Research Paper Volume 16, Issue 9 pp 8260—8278
HLA-B and TIMP1 as hub genes of the ventricular remodeling caused by hypertension
- 1 Department of Cardiology, Beijing Anzhen Hospital, Capital Medical University, National Clinical Research Center for Cardiovascular Diseases, Chaoyang 100029, Beijing, China
- 2 Department of Cardiology, Beijing Tsinghua Changgung Hospital, School of Clinical Medicine, Tsinghua University, Changping 102218, Beijing, China
- 3 Department of Cardiology, Beijing Hospital, National Center of Gerontology, National Center of Gerontology, Institute of Geriatric Medicine, Chinese Academy of Medical Sciences, Dong Dan 100730, Beijing, China
- 4 Graduate School of Peking Union Medical College and Chinese Academy of Medical Sciences, Dongcheng 100730, Beijing, China
Received: January 8, 2024 Accepted: April 10, 2024 Published: May 9, 2024
https://doi.org/10.18632/aging.205816How to Cite
Copyright: © 2024 Hu et al. This is an open access article distributed under the terms of the Creative Commons Attribution License (CC BY 4.0), which permits unrestricted use, distribution, and reproduction in any medium, provided the original author and source are credited.
Abstract
Rationale: Myocardial fibrosis is an important pathological change that occurs during ventricular remodeling in patients with hypertension and is an important pathophysiological basis of cardiovascular disease. However, the molecular mechanism underlying this ventricular remodeling is unclear.
Methods: Bioinformatics analysis identified HLA-B and TIMP1 as hub genes in the process of myocardial fibrosis. Expression and correlation analyses of significant hub genes with ventricular remodeling were performed. Weighted gene co-expression network analysis (WGCNA) was performed to verify the role of HLA-B. ceRNA network was constructed to identify the candidate molecule drugs.

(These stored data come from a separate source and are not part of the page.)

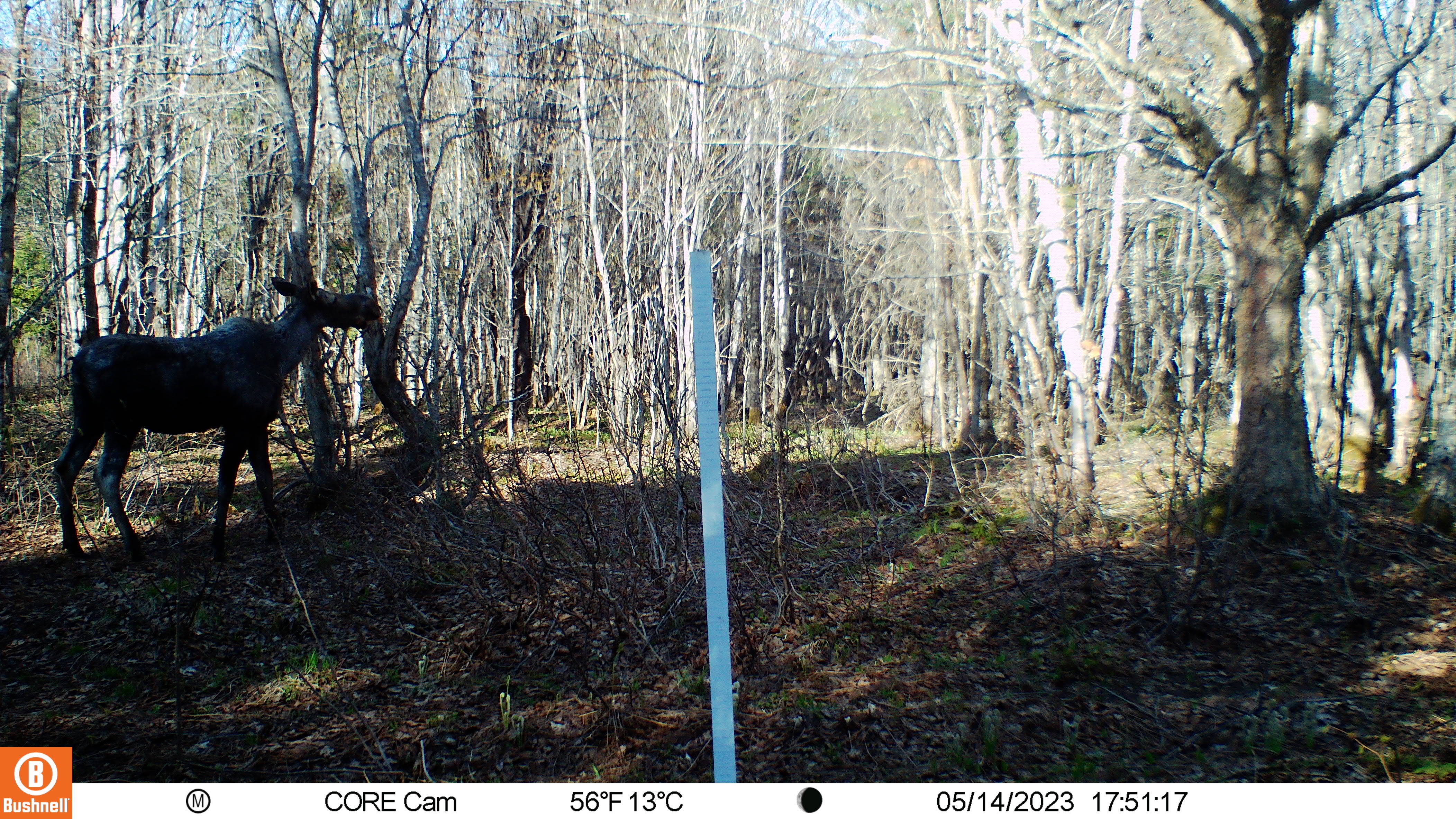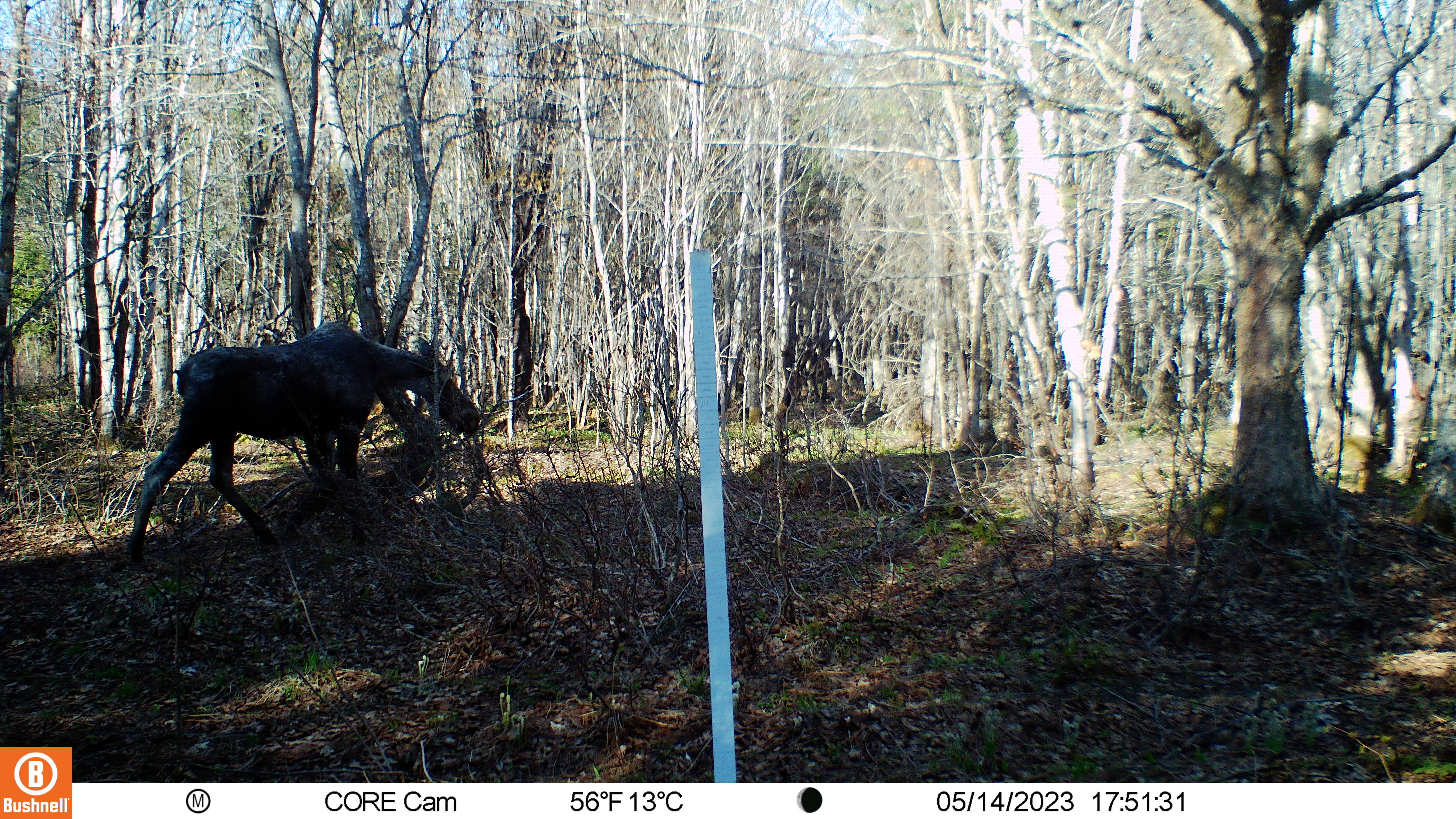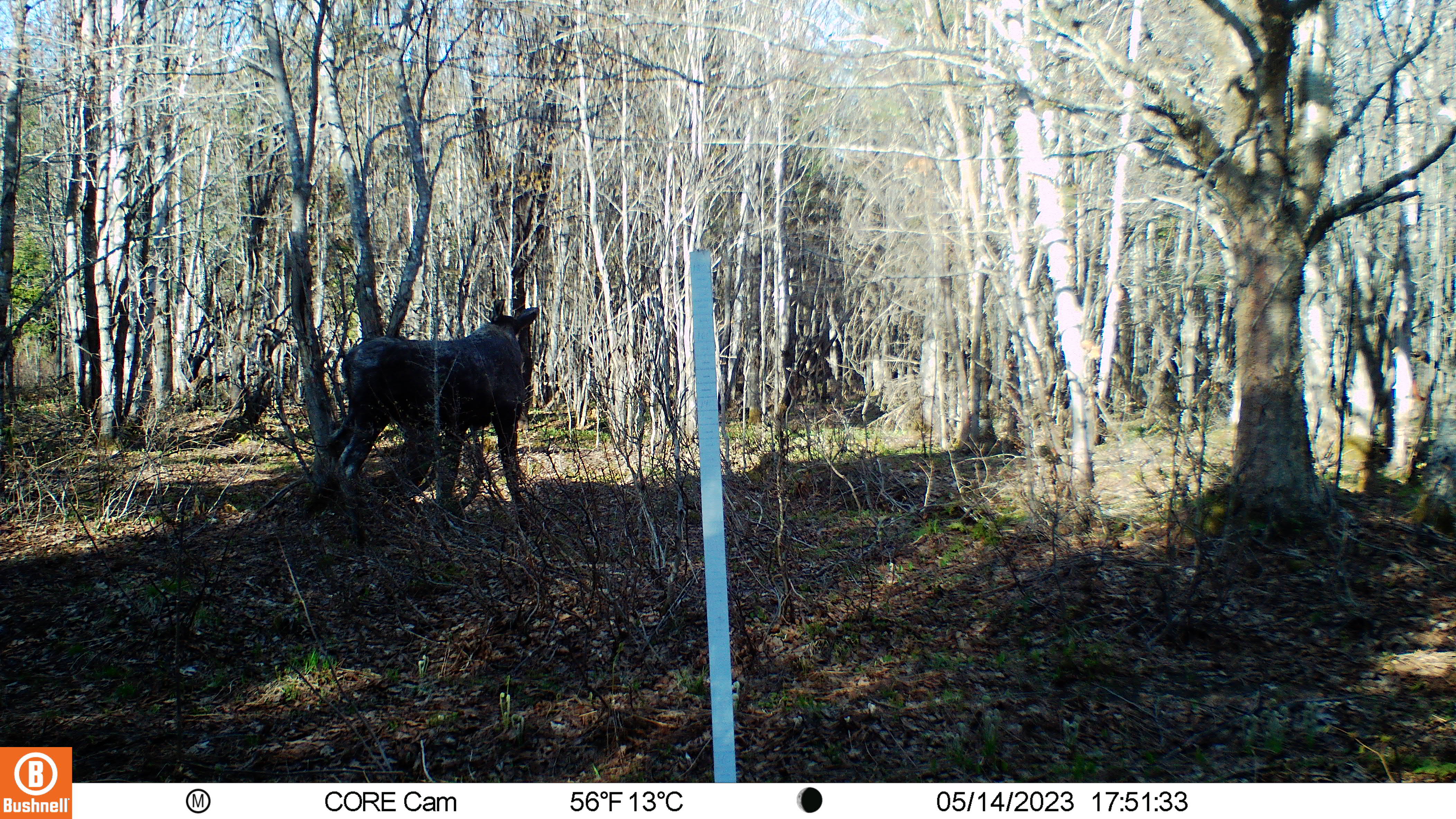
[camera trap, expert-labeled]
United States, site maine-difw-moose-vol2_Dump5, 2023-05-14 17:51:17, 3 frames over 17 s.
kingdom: Animalia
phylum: Chordata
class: Mammalia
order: Artiodactyla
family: Cervidae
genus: Alces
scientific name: Alces alces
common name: moose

Receiver operating characteristic (ROC) curves were analyzed.
Results: RT-qPCR was performed to verify the roles of HLA-B and TIMP1 in seven control individuals with hypertension and seven patients with hypertension and ventricular remodeling. The WGCNA showed that HLA-B was in the brown module and the correlation coefficient between HLA-B and ventricular remodeling was 0.67. Based on univariate logistic proportional regression analysis, HLA-B influences ventricular remodeling (P<0.05). RT-qPCR showed that the relative expression levels of HLA-B and TIMP1 were significantly higher in HLVR samples compared with their expression in the control group.
Conclusions: HLA-B and TIMP1 might provide novel research targets for the diagnosis and treatment of HLVR.
Abbreviations
WGCNA: Weighted gene co-expression network analysis; ROC: Receiver operating characteristic; DEGs: Differentially expressed genes; GO: Gene Ontology; KEGG: Kyoto Encyclopedia of Genes and Genomes; PPI: Protein–protein interaction; GEO: Gene Expression Omnibus; HLVR: Hypertensive patients with left ventricular remodeling; PCA: Principal component analysis; CC: Cellular component; BP: Biological process; MF: Molecular function; DAVID: Database for Annotation, Visualization and Integrated Discovery; BiNGO: Biological Networks Gene Ontology tool; MCODE: Molecular Complex Detection; TOM: Topological overlap matrix; GSEA: Gene set enrichment analysis; CMap: Connectivity map; HLA: Human leukocyte antigen; TIMPs: Tissue inhibitor of matrix metalloproteinases; ECM: Extracellular matrix; MMPs: Matrix metalloproteinases; DCM: Dilated cardiomyopathy; ENDMT: Endothelial-to-mesenchymal transition.